Com 10 jogos no Brasileirão, o meio-campista soma 39 roubadas de bola, sendo oito somente na vitória sobre o Corinthians, no último sábado. No geral, Hudson ocupa o quarto lugar entre os que mais desarmam no torneio. A lista é liderada pelo lateral direito Marcos Rocha, do Palmeiras, com 57 recuperações de posse.

De acordo com Hudson, o bom momento dos jogadores e a arrancada do Tricolor na Série A se devem principalmente à chegada de Diego Aguirre, que assumiu a equipe em março deste ano, em substituição a Dorival Júnior.

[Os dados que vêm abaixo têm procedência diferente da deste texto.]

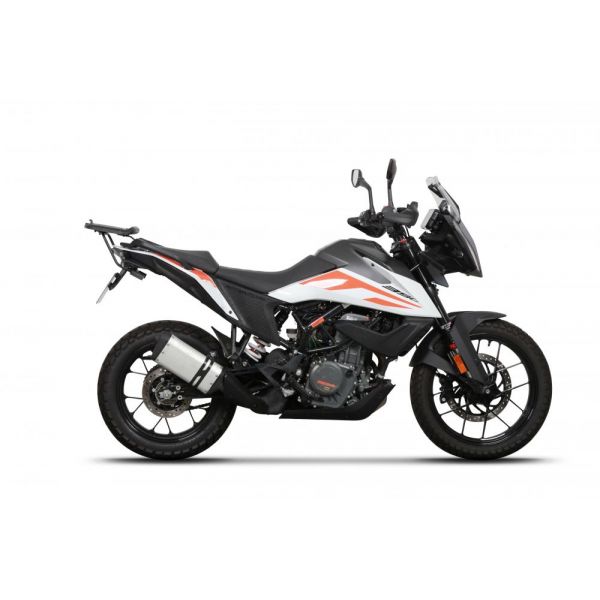 Kit de Fijacin para Bal Shad Anclaje Top Master KTM Duke 390 Adventure (21-22)>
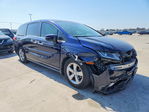 Honda Odyssey 2018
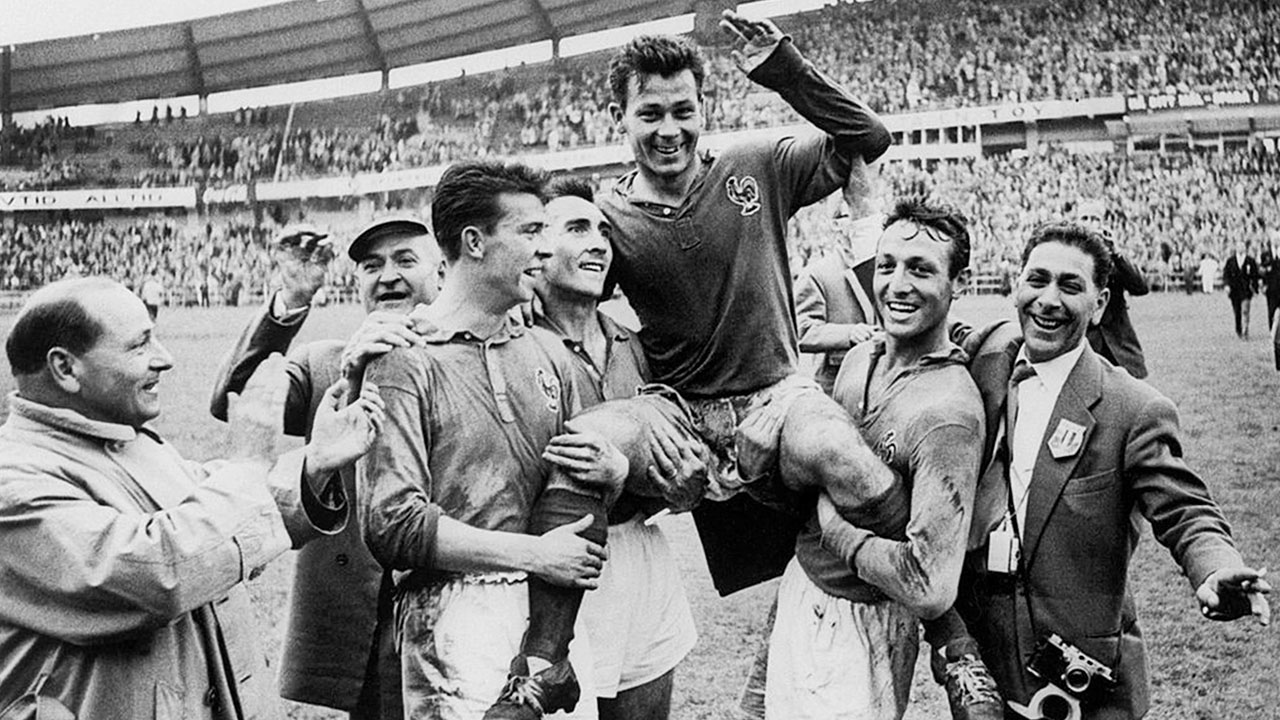 Just Fontaine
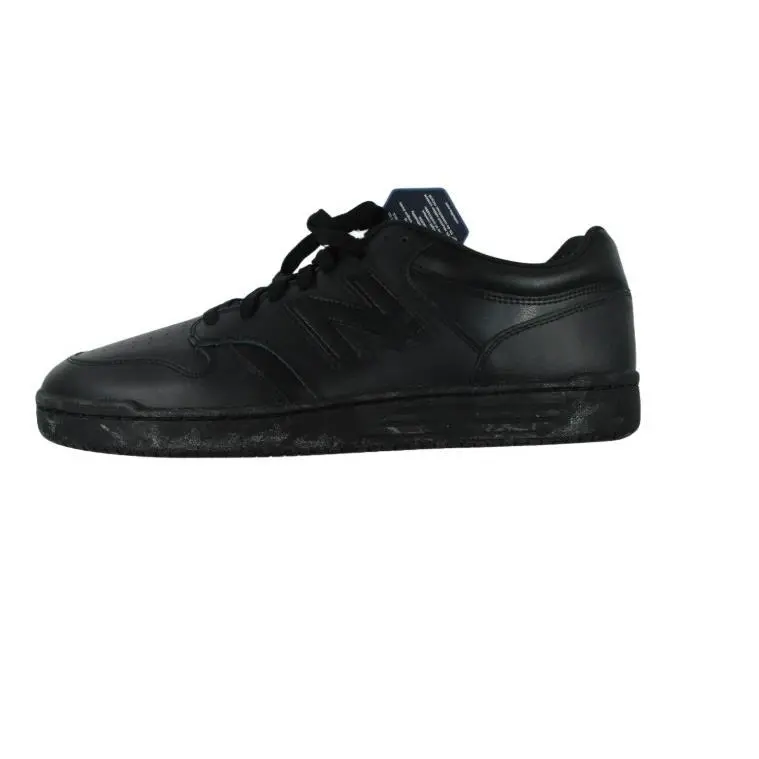 New Balance shoes - BB480L3B - BB480L3B - Black (UPC: 196432522354) 10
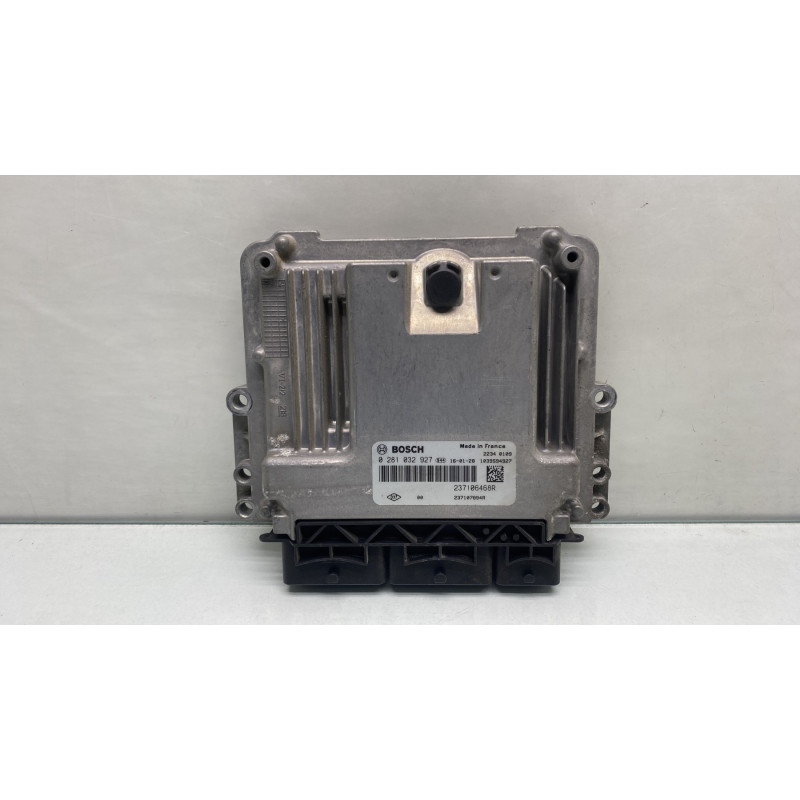Calculateur moteur RENAULT TALISMAN Photo n°1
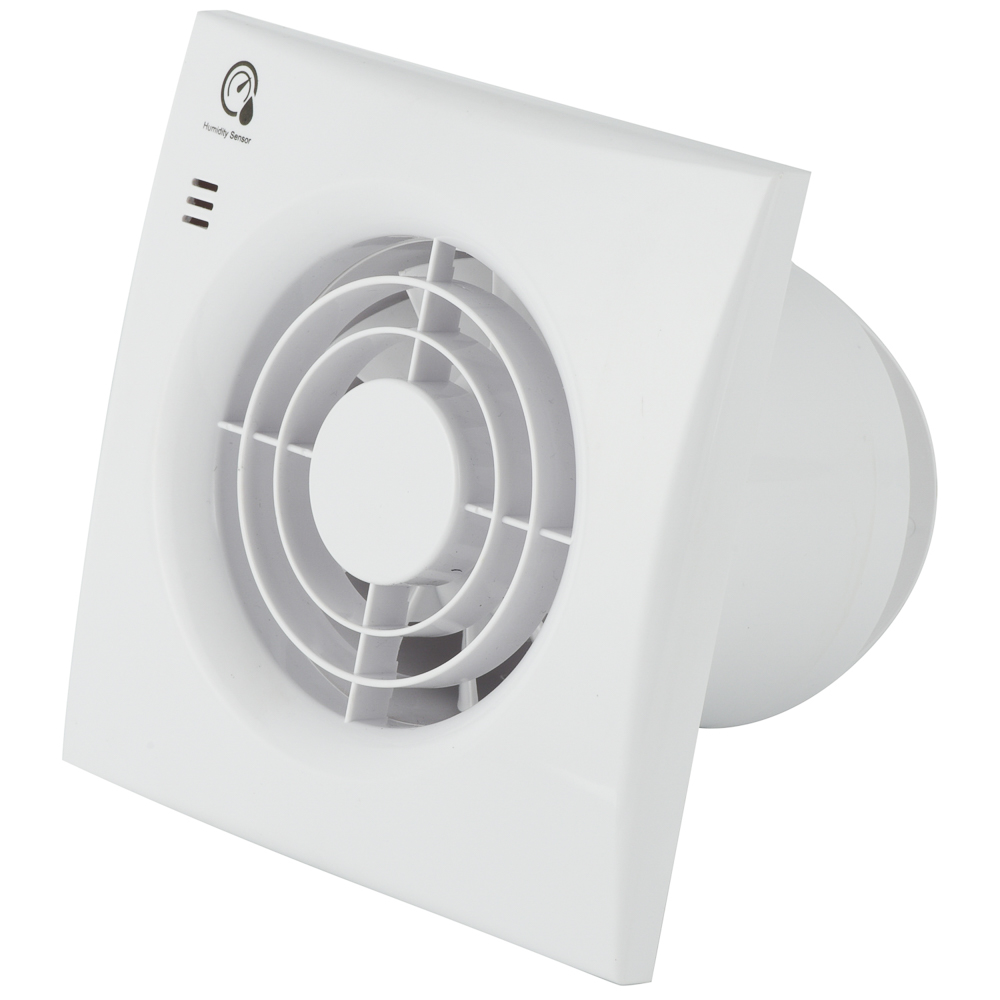 APB-30 Kitchen Exhaust Fan in restaurant setting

“A gente tinha uma certa urgência de virar a chave no São Paulo. Estavam passando os jogos, os campeonatos, e a gente não estava conseguindo mudar. O Aguirre chegou e deu um ânimo para a gente”, explicou o camisa 25, antes de citar a mudança de postura do elenco.

“Acho que o grupo teve a real consciência que, se os jogadores não se juntassem com comissão e diretoria, as coisas dentro de campo não iam acontecer. Então, a gente está mudando isso pouco a pouco para o São Paulo voltar a estar sempre brigando pelos títulos”, acrescentou.

A fase realmente é boa no clube do Morumbi, segundo colocado do Brasileiro, com 29 pontos. O time dirigido por Diego Aguirre ostenta uma séria de quatro vitórias seguidas, algo que não ocorria desde 2014. Hudson, contudo, não se surpreende com a campanha são-paulina.

“Surpresa não é, porque é um grupo de qualidade. Se a gente for olhar peça por peça, é um grupo de qualidade. Pela fase que o São Paulo vivia, poderia até ser surpresa, mas, para a gente, não é, porque estamos trabalhando muito forte para estar nessa posição e até melhor”, avaliou.

Entretanto, assim como fez Aguirre após o Majestoso, Hudson tratou de ser cauteloso no momento. “Agora é manter, pés no chão, faltam muitas partidas ainda. Agora é pensar no Grêmio, e conquistar os três pontos para ficar cada vez mais perto da liderança”, concluiu, referindo-se ao duelo de quinta-feira, em Porto Alegre.